Your goal: Write out exactly the lines running from the line that includes "How much physical space is" to the end of the data, both ends included, and nothing besides.

Stored records:
※

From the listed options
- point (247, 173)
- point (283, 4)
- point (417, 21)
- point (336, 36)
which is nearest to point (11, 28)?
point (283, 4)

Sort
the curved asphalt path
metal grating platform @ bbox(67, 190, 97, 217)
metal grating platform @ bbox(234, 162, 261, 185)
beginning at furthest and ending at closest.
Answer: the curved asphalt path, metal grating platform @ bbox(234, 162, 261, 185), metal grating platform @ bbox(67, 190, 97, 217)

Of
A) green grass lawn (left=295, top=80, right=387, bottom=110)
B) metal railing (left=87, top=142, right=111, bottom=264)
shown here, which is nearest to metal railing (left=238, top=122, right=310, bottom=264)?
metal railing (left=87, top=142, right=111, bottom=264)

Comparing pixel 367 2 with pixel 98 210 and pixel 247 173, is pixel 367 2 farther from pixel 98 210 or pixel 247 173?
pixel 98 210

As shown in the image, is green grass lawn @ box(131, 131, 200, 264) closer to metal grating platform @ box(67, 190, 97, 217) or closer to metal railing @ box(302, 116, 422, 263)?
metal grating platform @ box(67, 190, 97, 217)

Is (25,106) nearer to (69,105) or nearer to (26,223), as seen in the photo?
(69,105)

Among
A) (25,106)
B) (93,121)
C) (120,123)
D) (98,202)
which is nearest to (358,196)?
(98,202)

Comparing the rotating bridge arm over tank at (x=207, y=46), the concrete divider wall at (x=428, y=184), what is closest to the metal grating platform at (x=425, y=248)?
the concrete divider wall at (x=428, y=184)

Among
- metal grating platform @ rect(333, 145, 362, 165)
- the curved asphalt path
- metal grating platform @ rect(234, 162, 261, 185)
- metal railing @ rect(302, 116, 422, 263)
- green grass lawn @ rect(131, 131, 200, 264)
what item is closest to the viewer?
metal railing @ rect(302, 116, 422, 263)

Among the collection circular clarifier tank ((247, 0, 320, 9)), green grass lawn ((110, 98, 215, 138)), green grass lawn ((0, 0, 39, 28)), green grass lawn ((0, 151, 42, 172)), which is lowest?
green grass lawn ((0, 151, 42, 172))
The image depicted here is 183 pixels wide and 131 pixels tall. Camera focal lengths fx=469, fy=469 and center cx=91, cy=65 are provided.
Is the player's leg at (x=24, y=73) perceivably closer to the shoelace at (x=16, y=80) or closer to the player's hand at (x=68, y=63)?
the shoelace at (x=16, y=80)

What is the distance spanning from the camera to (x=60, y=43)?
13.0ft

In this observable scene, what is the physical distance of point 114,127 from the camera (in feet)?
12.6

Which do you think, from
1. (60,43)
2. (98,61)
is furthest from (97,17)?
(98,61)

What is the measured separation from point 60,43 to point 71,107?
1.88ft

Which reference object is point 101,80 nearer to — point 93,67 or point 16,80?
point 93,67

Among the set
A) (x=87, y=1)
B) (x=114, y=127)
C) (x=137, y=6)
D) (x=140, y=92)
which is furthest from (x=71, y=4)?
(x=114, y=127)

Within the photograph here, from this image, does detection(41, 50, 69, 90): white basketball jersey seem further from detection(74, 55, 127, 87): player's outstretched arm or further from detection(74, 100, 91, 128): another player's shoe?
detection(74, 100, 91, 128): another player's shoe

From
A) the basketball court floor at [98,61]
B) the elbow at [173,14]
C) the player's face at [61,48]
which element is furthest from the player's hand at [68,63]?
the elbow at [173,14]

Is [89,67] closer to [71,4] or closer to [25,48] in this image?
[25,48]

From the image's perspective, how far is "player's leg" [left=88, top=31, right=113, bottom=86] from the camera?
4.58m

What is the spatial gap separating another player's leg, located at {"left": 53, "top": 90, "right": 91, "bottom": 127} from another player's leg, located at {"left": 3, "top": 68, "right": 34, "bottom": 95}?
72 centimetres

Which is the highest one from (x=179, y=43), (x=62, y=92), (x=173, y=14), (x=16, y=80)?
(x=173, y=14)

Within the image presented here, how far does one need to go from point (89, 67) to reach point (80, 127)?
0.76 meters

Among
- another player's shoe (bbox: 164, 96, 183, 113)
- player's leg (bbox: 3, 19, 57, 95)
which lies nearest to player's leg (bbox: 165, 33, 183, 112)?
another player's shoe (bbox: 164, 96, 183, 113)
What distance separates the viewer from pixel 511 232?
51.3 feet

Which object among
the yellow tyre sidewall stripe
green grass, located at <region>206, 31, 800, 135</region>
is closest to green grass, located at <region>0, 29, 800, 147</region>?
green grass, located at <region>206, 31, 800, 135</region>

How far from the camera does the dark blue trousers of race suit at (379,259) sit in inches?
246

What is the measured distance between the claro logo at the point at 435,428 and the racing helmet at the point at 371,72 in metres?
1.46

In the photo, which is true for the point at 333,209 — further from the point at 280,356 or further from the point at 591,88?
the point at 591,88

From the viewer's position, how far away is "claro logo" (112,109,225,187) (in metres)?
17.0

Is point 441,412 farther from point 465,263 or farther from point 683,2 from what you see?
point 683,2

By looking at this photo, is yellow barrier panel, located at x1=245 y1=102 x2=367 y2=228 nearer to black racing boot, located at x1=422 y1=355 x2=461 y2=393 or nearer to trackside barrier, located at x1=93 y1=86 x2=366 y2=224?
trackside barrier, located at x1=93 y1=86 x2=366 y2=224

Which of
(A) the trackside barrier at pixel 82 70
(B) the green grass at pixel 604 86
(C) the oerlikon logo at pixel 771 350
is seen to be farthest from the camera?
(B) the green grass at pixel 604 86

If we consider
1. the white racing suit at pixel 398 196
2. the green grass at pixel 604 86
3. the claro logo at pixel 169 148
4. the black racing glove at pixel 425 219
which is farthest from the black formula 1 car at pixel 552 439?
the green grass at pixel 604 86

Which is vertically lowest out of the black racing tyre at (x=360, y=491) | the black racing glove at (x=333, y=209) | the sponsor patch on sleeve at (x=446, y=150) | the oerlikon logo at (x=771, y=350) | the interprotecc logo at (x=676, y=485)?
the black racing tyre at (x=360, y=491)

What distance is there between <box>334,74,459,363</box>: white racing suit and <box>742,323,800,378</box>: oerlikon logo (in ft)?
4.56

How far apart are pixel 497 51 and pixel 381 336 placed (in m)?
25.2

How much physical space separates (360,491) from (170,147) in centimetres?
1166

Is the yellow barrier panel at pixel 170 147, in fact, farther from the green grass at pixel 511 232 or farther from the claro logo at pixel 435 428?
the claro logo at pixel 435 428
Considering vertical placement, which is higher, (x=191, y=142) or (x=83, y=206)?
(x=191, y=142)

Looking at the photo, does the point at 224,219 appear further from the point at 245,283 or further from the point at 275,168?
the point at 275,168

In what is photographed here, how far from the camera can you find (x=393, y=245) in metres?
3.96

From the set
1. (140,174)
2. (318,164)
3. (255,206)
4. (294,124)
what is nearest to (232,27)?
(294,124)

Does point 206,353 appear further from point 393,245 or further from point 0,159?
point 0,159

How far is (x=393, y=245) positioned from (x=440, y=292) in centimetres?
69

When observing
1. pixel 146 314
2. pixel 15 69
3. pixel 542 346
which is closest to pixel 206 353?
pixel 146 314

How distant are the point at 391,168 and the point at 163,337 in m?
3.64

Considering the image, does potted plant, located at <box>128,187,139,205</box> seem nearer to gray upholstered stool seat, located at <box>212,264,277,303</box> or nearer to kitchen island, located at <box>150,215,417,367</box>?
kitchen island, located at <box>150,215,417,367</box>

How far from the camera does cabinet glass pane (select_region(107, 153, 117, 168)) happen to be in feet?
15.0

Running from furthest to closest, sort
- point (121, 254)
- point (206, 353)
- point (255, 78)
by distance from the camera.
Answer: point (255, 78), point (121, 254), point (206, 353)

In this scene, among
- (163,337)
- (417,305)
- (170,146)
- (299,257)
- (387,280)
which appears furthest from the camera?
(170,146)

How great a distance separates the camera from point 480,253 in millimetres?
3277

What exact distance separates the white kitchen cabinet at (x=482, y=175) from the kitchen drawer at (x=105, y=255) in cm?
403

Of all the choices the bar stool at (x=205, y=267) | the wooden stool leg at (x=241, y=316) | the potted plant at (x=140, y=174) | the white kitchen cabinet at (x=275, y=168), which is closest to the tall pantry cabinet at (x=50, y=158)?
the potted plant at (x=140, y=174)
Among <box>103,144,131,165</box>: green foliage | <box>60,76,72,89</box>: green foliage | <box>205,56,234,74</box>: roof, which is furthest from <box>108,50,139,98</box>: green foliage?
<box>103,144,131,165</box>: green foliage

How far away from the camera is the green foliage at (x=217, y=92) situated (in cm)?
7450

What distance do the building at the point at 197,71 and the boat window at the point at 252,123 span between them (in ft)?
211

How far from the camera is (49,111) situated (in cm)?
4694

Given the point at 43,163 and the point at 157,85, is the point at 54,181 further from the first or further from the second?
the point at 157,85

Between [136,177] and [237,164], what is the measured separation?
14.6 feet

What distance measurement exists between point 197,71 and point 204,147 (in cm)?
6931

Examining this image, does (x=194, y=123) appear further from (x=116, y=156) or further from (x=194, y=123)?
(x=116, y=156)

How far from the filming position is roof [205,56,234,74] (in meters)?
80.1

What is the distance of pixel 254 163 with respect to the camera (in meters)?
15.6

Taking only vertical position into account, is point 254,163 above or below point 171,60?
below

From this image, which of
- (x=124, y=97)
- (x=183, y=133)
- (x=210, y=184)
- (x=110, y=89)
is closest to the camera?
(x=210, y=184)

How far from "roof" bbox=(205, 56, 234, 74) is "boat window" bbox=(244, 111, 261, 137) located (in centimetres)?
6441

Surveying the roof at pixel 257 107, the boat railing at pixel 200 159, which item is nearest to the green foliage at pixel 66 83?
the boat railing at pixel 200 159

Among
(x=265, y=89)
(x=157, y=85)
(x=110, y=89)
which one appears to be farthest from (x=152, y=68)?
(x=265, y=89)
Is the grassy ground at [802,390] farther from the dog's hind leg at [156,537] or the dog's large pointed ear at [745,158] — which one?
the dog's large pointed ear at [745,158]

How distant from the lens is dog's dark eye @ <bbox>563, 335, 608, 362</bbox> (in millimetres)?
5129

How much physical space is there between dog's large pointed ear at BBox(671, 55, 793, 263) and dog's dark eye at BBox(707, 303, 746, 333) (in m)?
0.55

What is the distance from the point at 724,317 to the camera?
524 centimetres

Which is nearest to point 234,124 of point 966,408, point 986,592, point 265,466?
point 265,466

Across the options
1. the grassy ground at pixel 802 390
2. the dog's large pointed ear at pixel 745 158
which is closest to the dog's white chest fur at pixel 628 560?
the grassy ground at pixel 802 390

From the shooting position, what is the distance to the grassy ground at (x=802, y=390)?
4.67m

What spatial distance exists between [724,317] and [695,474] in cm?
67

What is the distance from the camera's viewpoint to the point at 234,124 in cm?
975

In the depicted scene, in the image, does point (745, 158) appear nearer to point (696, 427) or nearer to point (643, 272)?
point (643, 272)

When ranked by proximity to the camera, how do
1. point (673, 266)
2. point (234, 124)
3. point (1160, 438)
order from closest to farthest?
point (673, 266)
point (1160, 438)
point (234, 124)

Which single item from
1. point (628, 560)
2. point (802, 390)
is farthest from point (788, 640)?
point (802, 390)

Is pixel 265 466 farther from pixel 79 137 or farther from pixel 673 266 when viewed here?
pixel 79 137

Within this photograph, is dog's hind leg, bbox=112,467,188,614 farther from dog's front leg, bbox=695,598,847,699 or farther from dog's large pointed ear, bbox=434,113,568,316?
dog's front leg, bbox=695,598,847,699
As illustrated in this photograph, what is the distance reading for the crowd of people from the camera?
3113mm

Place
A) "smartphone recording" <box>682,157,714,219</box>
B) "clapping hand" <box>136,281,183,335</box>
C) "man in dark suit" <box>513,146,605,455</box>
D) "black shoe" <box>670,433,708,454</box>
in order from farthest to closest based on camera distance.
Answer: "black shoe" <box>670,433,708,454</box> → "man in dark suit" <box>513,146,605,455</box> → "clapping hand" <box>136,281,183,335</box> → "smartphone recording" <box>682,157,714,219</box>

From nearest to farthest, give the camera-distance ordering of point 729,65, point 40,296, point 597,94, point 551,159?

※

Exercise answer:
How much physical space is there between dog's large pointed ear at BBox(671, 55, 793, 263) and dog's dark eye at BBox(707, 303, 746, 333) (in m)?
0.55

What is the distance from the point at 724,317 to the camera?
524 centimetres

Which is nearest to point 234,124 of point 966,408, point 986,592, point 265,466?
point 265,466

Across the options
1. the grassy ground at pixel 802 390
2. the dog's large pointed ear at pixel 745 158
which is closest to the dog's white chest fur at pixel 628 560?
the grassy ground at pixel 802 390

From the shooting position, what is the distance to the grassy ground at (x=802, y=390)?
4.67m

What spatial distance exists between [724,317] and [695,474] in cm?
67

What is the distance from the camera's viewpoint to the point at 234,124 in cm?
975

In the depicted scene, in the image, does point (745, 158) appear nearer to point (696, 427) or nearer to point (643, 272)?
point (643, 272)

When ranked by proximity to the camera, how do
1. point (673, 266)
2. point (234, 124)
3. point (1160, 438)
order from closest to farthest?
point (673, 266)
point (1160, 438)
point (234, 124)

Which single item from
1. point (628, 560)
2. point (802, 390)
is farthest from point (788, 640)?
point (802, 390)

Is pixel 265 466 farther from pixel 79 137 or farther from pixel 673 266 when viewed here?
pixel 79 137

Within this photograph, is dog's hind leg, bbox=112,467,188,614 farther from dog's front leg, bbox=695,598,847,699 or farther from dog's large pointed ear, bbox=434,113,568,316?
dog's front leg, bbox=695,598,847,699
As illustrated in this photograph, what is the distance reading for the crowd of people from the camera?
3113mm

Place
A) "smartphone recording" <box>682,157,714,219</box>
B) "clapping hand" <box>136,281,183,335</box>
C) "man in dark suit" <box>513,146,605,455</box>
D) "black shoe" <box>670,433,708,454</box>
in order from farthest to closest based on camera distance.
Answer: "black shoe" <box>670,433,708,454</box> → "man in dark suit" <box>513,146,605,455</box> → "clapping hand" <box>136,281,183,335</box> → "smartphone recording" <box>682,157,714,219</box>

From nearest to farthest, give the camera-distance ordering of point 729,65, point 40,296, point 597,94, point 551,159?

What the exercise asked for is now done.